Your Money

I still remember those nights
Sleeping with my knees locked tight
The lascivious looks you gave me
Are burned into my psyche
And Mom was either oblivious
Or she didn’t give a fuck about us
Once she got your money
Everything was as it should be

When I should have been having sweet dreams
I was too busy muffling screams
It didn’t matter if the door was locked tight
In you came, in the deep of the night
You fought, you took, you plundered
And left my soul asunder
Weren’t you supposed to protect me?
My bad, I forgot I’m not blood family
Since I don’t share your name
You do so without shame
As for Mom?

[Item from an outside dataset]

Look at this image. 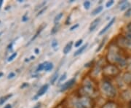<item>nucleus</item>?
<instances>
[{"label": "nucleus", "mask_w": 131, "mask_h": 108, "mask_svg": "<svg viewBox=\"0 0 131 108\" xmlns=\"http://www.w3.org/2000/svg\"><path fill=\"white\" fill-rule=\"evenodd\" d=\"M28 17H26V15H24V17H23V18H22V21H24V22H25V21H28Z\"/></svg>", "instance_id": "37"}, {"label": "nucleus", "mask_w": 131, "mask_h": 108, "mask_svg": "<svg viewBox=\"0 0 131 108\" xmlns=\"http://www.w3.org/2000/svg\"><path fill=\"white\" fill-rule=\"evenodd\" d=\"M45 63H42V64H39V65H38L37 68V72H40V71H42V70H45Z\"/></svg>", "instance_id": "22"}, {"label": "nucleus", "mask_w": 131, "mask_h": 108, "mask_svg": "<svg viewBox=\"0 0 131 108\" xmlns=\"http://www.w3.org/2000/svg\"><path fill=\"white\" fill-rule=\"evenodd\" d=\"M114 1L113 0H111V1H108V2H106V7H110L111 6H112L113 4H114Z\"/></svg>", "instance_id": "27"}, {"label": "nucleus", "mask_w": 131, "mask_h": 108, "mask_svg": "<svg viewBox=\"0 0 131 108\" xmlns=\"http://www.w3.org/2000/svg\"><path fill=\"white\" fill-rule=\"evenodd\" d=\"M12 96H13V94H7V95H6V96H5L1 97V98H0V105L3 104L5 103V102H6L7 99H9Z\"/></svg>", "instance_id": "13"}, {"label": "nucleus", "mask_w": 131, "mask_h": 108, "mask_svg": "<svg viewBox=\"0 0 131 108\" xmlns=\"http://www.w3.org/2000/svg\"><path fill=\"white\" fill-rule=\"evenodd\" d=\"M127 68L129 71H131V59L127 62Z\"/></svg>", "instance_id": "31"}, {"label": "nucleus", "mask_w": 131, "mask_h": 108, "mask_svg": "<svg viewBox=\"0 0 131 108\" xmlns=\"http://www.w3.org/2000/svg\"><path fill=\"white\" fill-rule=\"evenodd\" d=\"M90 2H89V1H85L84 2V8L86 9H89L90 7Z\"/></svg>", "instance_id": "23"}, {"label": "nucleus", "mask_w": 131, "mask_h": 108, "mask_svg": "<svg viewBox=\"0 0 131 108\" xmlns=\"http://www.w3.org/2000/svg\"><path fill=\"white\" fill-rule=\"evenodd\" d=\"M58 73H56L55 75H53V76L51 77V80H50V83L51 84H54L55 83H56V81L58 79Z\"/></svg>", "instance_id": "20"}, {"label": "nucleus", "mask_w": 131, "mask_h": 108, "mask_svg": "<svg viewBox=\"0 0 131 108\" xmlns=\"http://www.w3.org/2000/svg\"><path fill=\"white\" fill-rule=\"evenodd\" d=\"M15 76V73H13V72H10L9 75H8V76H7V78H8V79H11V78H13Z\"/></svg>", "instance_id": "33"}, {"label": "nucleus", "mask_w": 131, "mask_h": 108, "mask_svg": "<svg viewBox=\"0 0 131 108\" xmlns=\"http://www.w3.org/2000/svg\"><path fill=\"white\" fill-rule=\"evenodd\" d=\"M2 4H3V0H0V7H2Z\"/></svg>", "instance_id": "42"}, {"label": "nucleus", "mask_w": 131, "mask_h": 108, "mask_svg": "<svg viewBox=\"0 0 131 108\" xmlns=\"http://www.w3.org/2000/svg\"><path fill=\"white\" fill-rule=\"evenodd\" d=\"M79 27V24H75V25H74V26H72L70 28V31H73L74 29H76L77 28H78Z\"/></svg>", "instance_id": "34"}, {"label": "nucleus", "mask_w": 131, "mask_h": 108, "mask_svg": "<svg viewBox=\"0 0 131 108\" xmlns=\"http://www.w3.org/2000/svg\"><path fill=\"white\" fill-rule=\"evenodd\" d=\"M119 72V71L117 66L112 65V64L104 66L103 69V75H106V76H115L118 75Z\"/></svg>", "instance_id": "3"}, {"label": "nucleus", "mask_w": 131, "mask_h": 108, "mask_svg": "<svg viewBox=\"0 0 131 108\" xmlns=\"http://www.w3.org/2000/svg\"><path fill=\"white\" fill-rule=\"evenodd\" d=\"M130 105H131V101H130Z\"/></svg>", "instance_id": "47"}, {"label": "nucleus", "mask_w": 131, "mask_h": 108, "mask_svg": "<svg viewBox=\"0 0 131 108\" xmlns=\"http://www.w3.org/2000/svg\"><path fill=\"white\" fill-rule=\"evenodd\" d=\"M4 108H12V106H11V104H7Z\"/></svg>", "instance_id": "38"}, {"label": "nucleus", "mask_w": 131, "mask_h": 108, "mask_svg": "<svg viewBox=\"0 0 131 108\" xmlns=\"http://www.w3.org/2000/svg\"><path fill=\"white\" fill-rule=\"evenodd\" d=\"M48 88H49V85H48V84H45V85H42V87L39 89V90L38 91L37 96H42L43 94H45V93L47 92V90H48Z\"/></svg>", "instance_id": "9"}, {"label": "nucleus", "mask_w": 131, "mask_h": 108, "mask_svg": "<svg viewBox=\"0 0 131 108\" xmlns=\"http://www.w3.org/2000/svg\"><path fill=\"white\" fill-rule=\"evenodd\" d=\"M130 82H131V73H130Z\"/></svg>", "instance_id": "46"}, {"label": "nucleus", "mask_w": 131, "mask_h": 108, "mask_svg": "<svg viewBox=\"0 0 131 108\" xmlns=\"http://www.w3.org/2000/svg\"><path fill=\"white\" fill-rule=\"evenodd\" d=\"M82 42H83V40H78L77 42L75 43V47H80V45H81V44L82 43Z\"/></svg>", "instance_id": "29"}, {"label": "nucleus", "mask_w": 131, "mask_h": 108, "mask_svg": "<svg viewBox=\"0 0 131 108\" xmlns=\"http://www.w3.org/2000/svg\"><path fill=\"white\" fill-rule=\"evenodd\" d=\"M100 21H101V18H96L91 23V24H90V28H89V30L90 32H93V31H94L95 28H97V26H98V24H99V23H100Z\"/></svg>", "instance_id": "8"}, {"label": "nucleus", "mask_w": 131, "mask_h": 108, "mask_svg": "<svg viewBox=\"0 0 131 108\" xmlns=\"http://www.w3.org/2000/svg\"><path fill=\"white\" fill-rule=\"evenodd\" d=\"M107 58L112 63H118L122 66H126L127 61L124 58H122V56L119 55V50L116 46H111L108 49Z\"/></svg>", "instance_id": "1"}, {"label": "nucleus", "mask_w": 131, "mask_h": 108, "mask_svg": "<svg viewBox=\"0 0 131 108\" xmlns=\"http://www.w3.org/2000/svg\"><path fill=\"white\" fill-rule=\"evenodd\" d=\"M115 20H116L115 18H113L109 21V23H108V24L107 25H106V26H105V27H104V28H103V29L100 32H99V35L101 36V35L103 34L105 32H107V30H108L109 28H110V27L112 26L113 24H114V23L115 22Z\"/></svg>", "instance_id": "7"}, {"label": "nucleus", "mask_w": 131, "mask_h": 108, "mask_svg": "<svg viewBox=\"0 0 131 108\" xmlns=\"http://www.w3.org/2000/svg\"><path fill=\"white\" fill-rule=\"evenodd\" d=\"M122 96L125 99H131V91L130 90H127L125 91L123 94H122Z\"/></svg>", "instance_id": "12"}, {"label": "nucleus", "mask_w": 131, "mask_h": 108, "mask_svg": "<svg viewBox=\"0 0 131 108\" xmlns=\"http://www.w3.org/2000/svg\"><path fill=\"white\" fill-rule=\"evenodd\" d=\"M47 9V7H43V8H42V9H41V10H39V13H38L37 14V16H39V15H42V13H44V12H45V10H46V9Z\"/></svg>", "instance_id": "28"}, {"label": "nucleus", "mask_w": 131, "mask_h": 108, "mask_svg": "<svg viewBox=\"0 0 131 108\" xmlns=\"http://www.w3.org/2000/svg\"><path fill=\"white\" fill-rule=\"evenodd\" d=\"M103 6H98V7H96V8L93 11V13H92V15H95L100 13L103 10Z\"/></svg>", "instance_id": "15"}, {"label": "nucleus", "mask_w": 131, "mask_h": 108, "mask_svg": "<svg viewBox=\"0 0 131 108\" xmlns=\"http://www.w3.org/2000/svg\"><path fill=\"white\" fill-rule=\"evenodd\" d=\"M51 45H52V47H53L54 49H56V48L58 47V41H57L56 40H52V42L51 43Z\"/></svg>", "instance_id": "25"}, {"label": "nucleus", "mask_w": 131, "mask_h": 108, "mask_svg": "<svg viewBox=\"0 0 131 108\" xmlns=\"http://www.w3.org/2000/svg\"><path fill=\"white\" fill-rule=\"evenodd\" d=\"M29 61V58H26V60H25V61H26V62H27V61Z\"/></svg>", "instance_id": "44"}, {"label": "nucleus", "mask_w": 131, "mask_h": 108, "mask_svg": "<svg viewBox=\"0 0 131 108\" xmlns=\"http://www.w3.org/2000/svg\"><path fill=\"white\" fill-rule=\"evenodd\" d=\"M45 70L47 72H50L53 69V64L52 63H48V62H45Z\"/></svg>", "instance_id": "14"}, {"label": "nucleus", "mask_w": 131, "mask_h": 108, "mask_svg": "<svg viewBox=\"0 0 131 108\" xmlns=\"http://www.w3.org/2000/svg\"><path fill=\"white\" fill-rule=\"evenodd\" d=\"M45 4H46V2H42V3H41L40 5H38L37 7H36V9H40V8H42L43 6H45Z\"/></svg>", "instance_id": "32"}, {"label": "nucleus", "mask_w": 131, "mask_h": 108, "mask_svg": "<svg viewBox=\"0 0 131 108\" xmlns=\"http://www.w3.org/2000/svg\"><path fill=\"white\" fill-rule=\"evenodd\" d=\"M101 90L106 96L114 97L116 96V89L108 81H104L101 85Z\"/></svg>", "instance_id": "2"}, {"label": "nucleus", "mask_w": 131, "mask_h": 108, "mask_svg": "<svg viewBox=\"0 0 131 108\" xmlns=\"http://www.w3.org/2000/svg\"><path fill=\"white\" fill-rule=\"evenodd\" d=\"M73 106H74V108H83L79 99H75L73 102Z\"/></svg>", "instance_id": "16"}, {"label": "nucleus", "mask_w": 131, "mask_h": 108, "mask_svg": "<svg viewBox=\"0 0 131 108\" xmlns=\"http://www.w3.org/2000/svg\"><path fill=\"white\" fill-rule=\"evenodd\" d=\"M63 13H60L59 14H58L56 16V18H55V19H54V22L56 23V24H57L60 20L61 19V18L63 17Z\"/></svg>", "instance_id": "19"}, {"label": "nucleus", "mask_w": 131, "mask_h": 108, "mask_svg": "<svg viewBox=\"0 0 131 108\" xmlns=\"http://www.w3.org/2000/svg\"><path fill=\"white\" fill-rule=\"evenodd\" d=\"M103 108H117V105L113 102H108V103L106 104Z\"/></svg>", "instance_id": "17"}, {"label": "nucleus", "mask_w": 131, "mask_h": 108, "mask_svg": "<svg viewBox=\"0 0 131 108\" xmlns=\"http://www.w3.org/2000/svg\"><path fill=\"white\" fill-rule=\"evenodd\" d=\"M106 38H105L104 40H102V42H101V43L100 44V45L98 46V47L96 49V51H95V52H99L101 49H102V47H103V45H104V44H105V42H106Z\"/></svg>", "instance_id": "21"}, {"label": "nucleus", "mask_w": 131, "mask_h": 108, "mask_svg": "<svg viewBox=\"0 0 131 108\" xmlns=\"http://www.w3.org/2000/svg\"><path fill=\"white\" fill-rule=\"evenodd\" d=\"M2 76H3V73L2 72H0V77H2Z\"/></svg>", "instance_id": "43"}, {"label": "nucleus", "mask_w": 131, "mask_h": 108, "mask_svg": "<svg viewBox=\"0 0 131 108\" xmlns=\"http://www.w3.org/2000/svg\"><path fill=\"white\" fill-rule=\"evenodd\" d=\"M17 55H18V53H13V54H12V55H11V56H10L9 58H8L7 61H12L13 60V59H14L15 58V57L17 56Z\"/></svg>", "instance_id": "26"}, {"label": "nucleus", "mask_w": 131, "mask_h": 108, "mask_svg": "<svg viewBox=\"0 0 131 108\" xmlns=\"http://www.w3.org/2000/svg\"><path fill=\"white\" fill-rule=\"evenodd\" d=\"M12 46H13V42H12L11 44H9V45H8V49H11V48H12Z\"/></svg>", "instance_id": "40"}, {"label": "nucleus", "mask_w": 131, "mask_h": 108, "mask_svg": "<svg viewBox=\"0 0 131 108\" xmlns=\"http://www.w3.org/2000/svg\"><path fill=\"white\" fill-rule=\"evenodd\" d=\"M88 43H86L85 45H84L83 46H82L81 47H80L77 51L75 52L74 54V56H79V55H80L81 53H83V51H84V50L86 49V47H88Z\"/></svg>", "instance_id": "11"}, {"label": "nucleus", "mask_w": 131, "mask_h": 108, "mask_svg": "<svg viewBox=\"0 0 131 108\" xmlns=\"http://www.w3.org/2000/svg\"><path fill=\"white\" fill-rule=\"evenodd\" d=\"M31 60H33V59H34V58H35V57H34V56H31Z\"/></svg>", "instance_id": "45"}, {"label": "nucleus", "mask_w": 131, "mask_h": 108, "mask_svg": "<svg viewBox=\"0 0 131 108\" xmlns=\"http://www.w3.org/2000/svg\"><path fill=\"white\" fill-rule=\"evenodd\" d=\"M119 44L120 45V46L125 48H128L131 50V40L127 39V38H121Z\"/></svg>", "instance_id": "5"}, {"label": "nucleus", "mask_w": 131, "mask_h": 108, "mask_svg": "<svg viewBox=\"0 0 131 108\" xmlns=\"http://www.w3.org/2000/svg\"><path fill=\"white\" fill-rule=\"evenodd\" d=\"M34 108H40V104H38L37 105H36V107H34Z\"/></svg>", "instance_id": "41"}, {"label": "nucleus", "mask_w": 131, "mask_h": 108, "mask_svg": "<svg viewBox=\"0 0 131 108\" xmlns=\"http://www.w3.org/2000/svg\"><path fill=\"white\" fill-rule=\"evenodd\" d=\"M27 86H28V83H23V85L20 86V89H24V88H26V87H27Z\"/></svg>", "instance_id": "36"}, {"label": "nucleus", "mask_w": 131, "mask_h": 108, "mask_svg": "<svg viewBox=\"0 0 131 108\" xmlns=\"http://www.w3.org/2000/svg\"><path fill=\"white\" fill-rule=\"evenodd\" d=\"M128 6H129V3H128V2H122L121 6H120V10L123 11V10H125V9H127Z\"/></svg>", "instance_id": "18"}, {"label": "nucleus", "mask_w": 131, "mask_h": 108, "mask_svg": "<svg viewBox=\"0 0 131 108\" xmlns=\"http://www.w3.org/2000/svg\"><path fill=\"white\" fill-rule=\"evenodd\" d=\"M131 15V8H128V9L127 10V12L125 13V16H126V17H130Z\"/></svg>", "instance_id": "30"}, {"label": "nucleus", "mask_w": 131, "mask_h": 108, "mask_svg": "<svg viewBox=\"0 0 131 108\" xmlns=\"http://www.w3.org/2000/svg\"><path fill=\"white\" fill-rule=\"evenodd\" d=\"M72 46H73V42L72 41H70L69 42H68L66 45L65 47L63 48V53L64 54H68L71 51V50L72 48Z\"/></svg>", "instance_id": "10"}, {"label": "nucleus", "mask_w": 131, "mask_h": 108, "mask_svg": "<svg viewBox=\"0 0 131 108\" xmlns=\"http://www.w3.org/2000/svg\"><path fill=\"white\" fill-rule=\"evenodd\" d=\"M66 78V73H64V74L61 77V78H60V82L63 81V80H65Z\"/></svg>", "instance_id": "35"}, {"label": "nucleus", "mask_w": 131, "mask_h": 108, "mask_svg": "<svg viewBox=\"0 0 131 108\" xmlns=\"http://www.w3.org/2000/svg\"><path fill=\"white\" fill-rule=\"evenodd\" d=\"M75 82H76V80H75V78H73V79H71V80H69L68 82H66L62 86H61V92H63V91H65L67 89H70L71 87L74 84Z\"/></svg>", "instance_id": "6"}, {"label": "nucleus", "mask_w": 131, "mask_h": 108, "mask_svg": "<svg viewBox=\"0 0 131 108\" xmlns=\"http://www.w3.org/2000/svg\"><path fill=\"white\" fill-rule=\"evenodd\" d=\"M80 100V103L82 104V107L83 108H92L93 107V102H92V100L91 99H90L88 96H84L81 97Z\"/></svg>", "instance_id": "4"}, {"label": "nucleus", "mask_w": 131, "mask_h": 108, "mask_svg": "<svg viewBox=\"0 0 131 108\" xmlns=\"http://www.w3.org/2000/svg\"><path fill=\"white\" fill-rule=\"evenodd\" d=\"M59 27H60V26H59V24H56V26L53 27V28H52V30L51 33L52 34H55L56 32H58V29L59 28Z\"/></svg>", "instance_id": "24"}, {"label": "nucleus", "mask_w": 131, "mask_h": 108, "mask_svg": "<svg viewBox=\"0 0 131 108\" xmlns=\"http://www.w3.org/2000/svg\"><path fill=\"white\" fill-rule=\"evenodd\" d=\"M34 51H35V53H36L37 54H39V49H38V48H36Z\"/></svg>", "instance_id": "39"}]
</instances>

She was deaf to my pleas
Once she got your money.

I felt like I couldn’t say no
Because I had nowhere else to go
You took advantage of my vulnerability
And stripped the innocence of a teenaged me
While Mom continued to be deaf, dumb and blind
Your money, to her, absolved you of all crime
Such was my life, such was my plight
Until the day I took my flight.

It’s now ten years to the day,
I took what I could and ran away.
Slowly started to rebuild my life,
And even became a mother and wife.
As I hold my girl child safely in my arms,
I vow silently to never let her come to harm.
To never allow myself to reach to that level,
Where for money I can succumb to the wiles of the devil.
The scars of my past pales to the hope of today,
A reality where your money has no bearing or say.

J Anon

The “16 Stories” series – exploring experiences of violence and discrimination against women and girls in commemoration of 16 Days of Activism Against Gender Based Violence.